When we reached the O’Hare parking garage, I passed up the first few open spaces to make sure that none of the cars following us up the ramp was sticking with us.

 

Pierre’s plane was on time, a miracle on the route between O’Hare and the Northeast. He ran through the revolving doors at the security exit, bag over his shoulder, and scooped his daughter into his arms.

 

As soon as she saw him, Bernie’s animation returned. Father and daughter exclaimed in French for a moment until Pierre turned to embrace me. “Ah, so good to see you, Victoire, much too long since we were last together. Thank you for caring so tenderly for our tourbillon.”

 

He brushed Bernie’s hair from her forehead, saw the fading bruises where she’d scraped her face against the concrete. “Yes, petite, you’ve had far worse injuries on the ice rink, that is for sure.
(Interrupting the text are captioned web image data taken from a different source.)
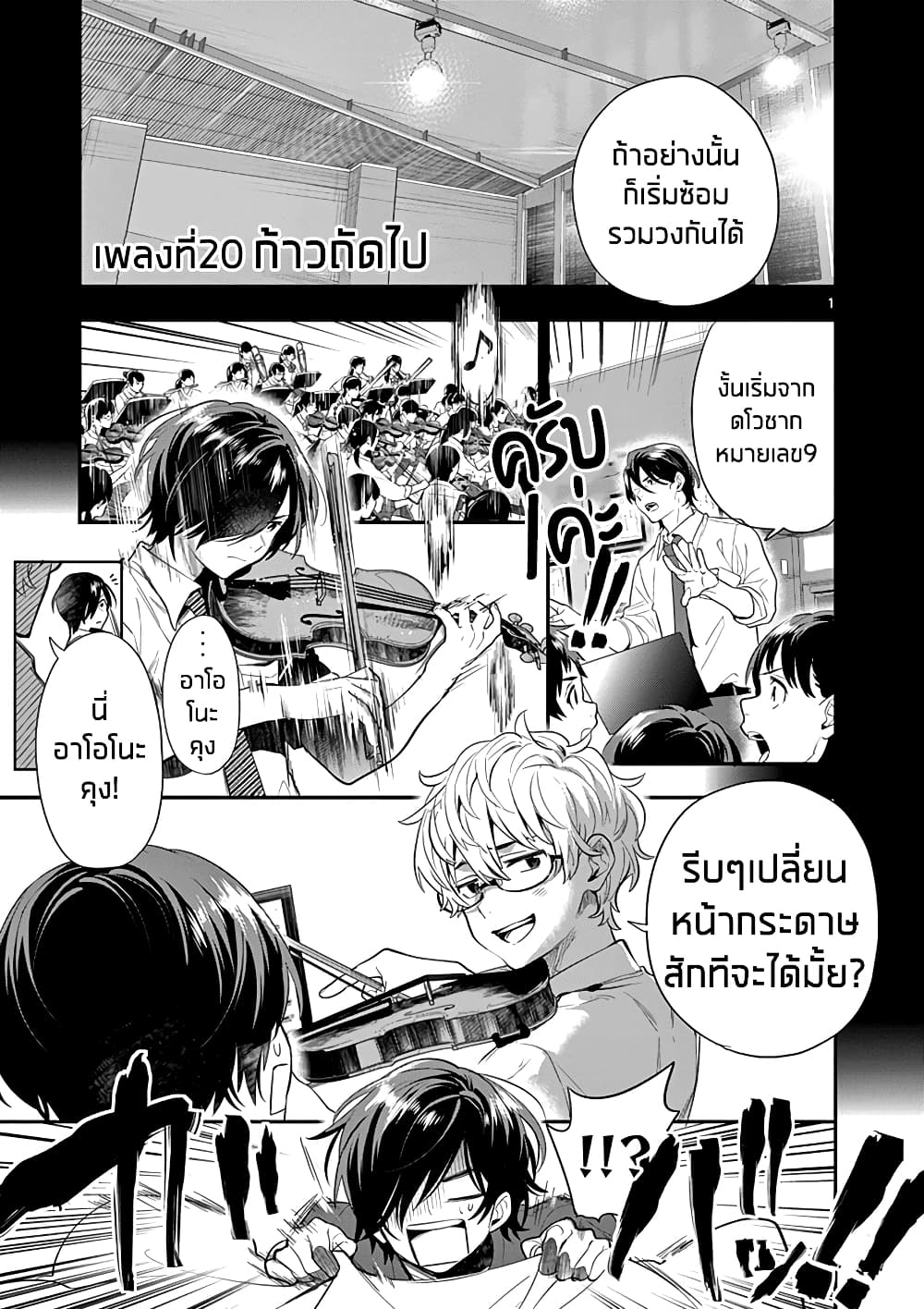 Ao no Orchestra page 1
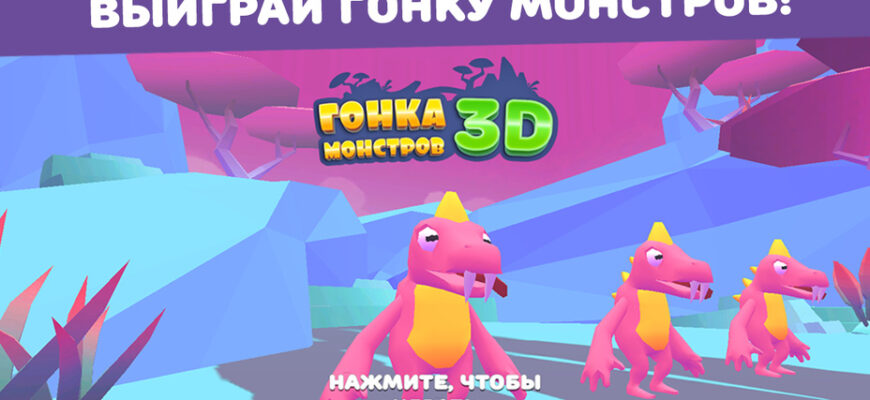 Гонка монстров 3D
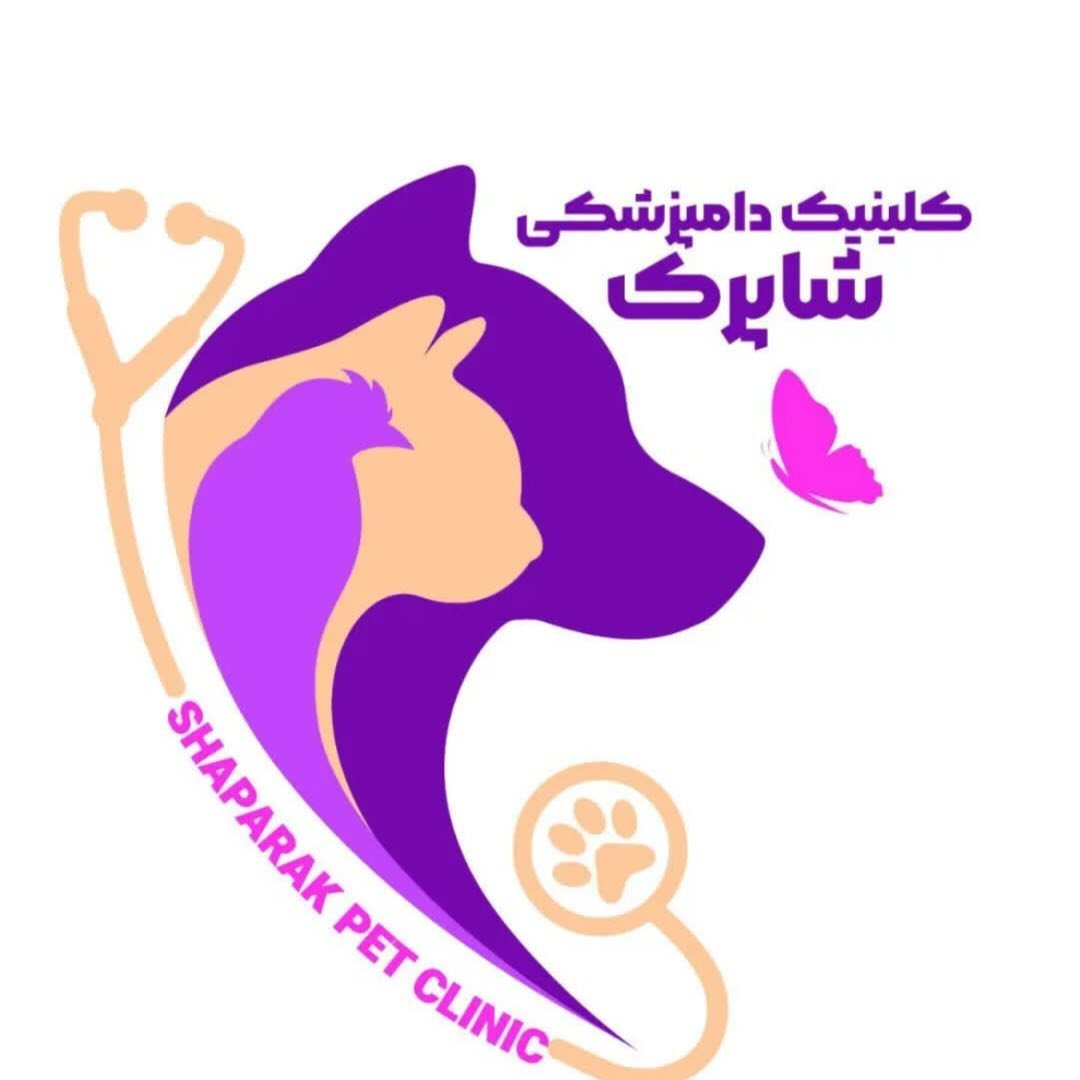 کلینیک دامپزشکی شاپرک
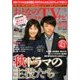 おとなのデジタルTVナビ 2017年 12月号 [雑誌]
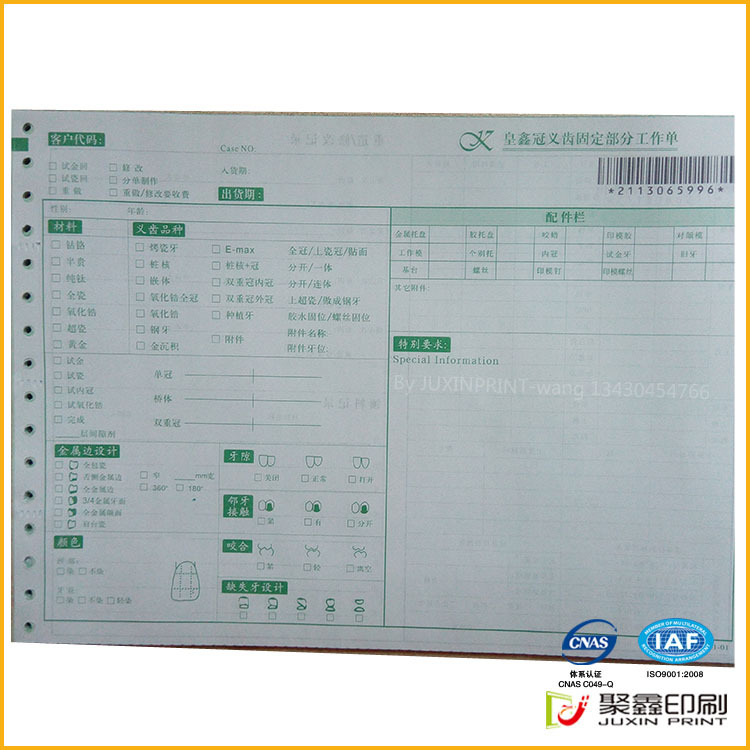 厂家印刷义齿固定部分工作单正畸矫治器设计单彩色带条码易扫描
As for you, V.I., you look much more like Boom-Boom with that nose and your face all green, but it’s a badge of courage. Arlette and I, we don’t forget that you saved our darling’s life.”

 

“After putting it at risk,” I said dryly.

 

He made a dismissive gesture. “Bernadine has a gift for mischief, so enough of that. Now—you must be my guest for dinner. Not much of a thanks—for that, as soon as the hockey season ends—as soon as the Canadiens defeat the Blackhawks for the Stanley Cup—you will come for a week or a month or a summer to the Laurentians, right?”